Even as the Nigerian economy remains agrarian in nature; it continues to face heavy barriers, including those within international systems, in achieving industrialization. The promotion of long‐term economic growth requires industrialization; the faster the expansion of industry in a country, the greater its long‐run growth.

" The textile and ready-made garments industry in Nigeria tells a story of arrested development and of lost glory. Once a vibrant and dynamic sector in Nigeria, the sector exported to countries in the African region. It achieved an annual growth rate of about 70 percent, and constituted 25% of the manufacturing sector’s labor force of over one million workers between 1960 and the late 1980s. There were around 115 factories across the Cotton Textile and Garments (CTG) value chain, which engaged in several stages of the value chain such as spinning, weaving, and garment production in 1980. The Nigerian textile manufacturing capacity was valued at N420 billion and investment worth of US$3 billion in 1999."

"By 2007, Nigeria had only 26 textile and ready-made garment (RMG) companies in operation with employment of roughly only 24,000 people. The near demise of the industry in Nigeria coincided with the rise of Asian producers, including China. China’s export value of RMG was approximately US$266.41 billion in 2020. Specifically, a dual process occurred: the growth of Chinese imports combined with massive influx of Chinese company representatives to Nigeria, while Nigerian traders flocked to China to import garments and textiles into Nigeria. There were by 2008, 50,000 Chinese textiles personnel in Nigeria and 20,000 Nigerians in China.

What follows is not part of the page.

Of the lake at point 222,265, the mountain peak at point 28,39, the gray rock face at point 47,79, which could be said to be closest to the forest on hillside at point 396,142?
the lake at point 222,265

"In 1972, the World Bank approximated the gross domestic product (GDP) of Bangladesh at US$6.29 billion. It grew to US$368 billion by 2021, with US$46 billion of that generated by exports, and 82% of which was ready-made garments.[3]  In the year 2016-2017, the RMG industry generated US$28.14 billion, which was 80.7% of the total export earnings in exports and 12.36 percent of the GDP; the industry.[6]

"Nigeria swapped its RMG Production Nation status for a Consumption Nation status. The country engaged in a race to the bottom ladder of poor nations when it’s reliance on crude oil became a pathology.

The don then recommends that for the nation to regain its economic growth status in comparison with other contemporary countries, the leadership question must be well addressed with a view to changing the policy drive towards production and improved infrastructure aimed at improved foreign exchange revenue for the country.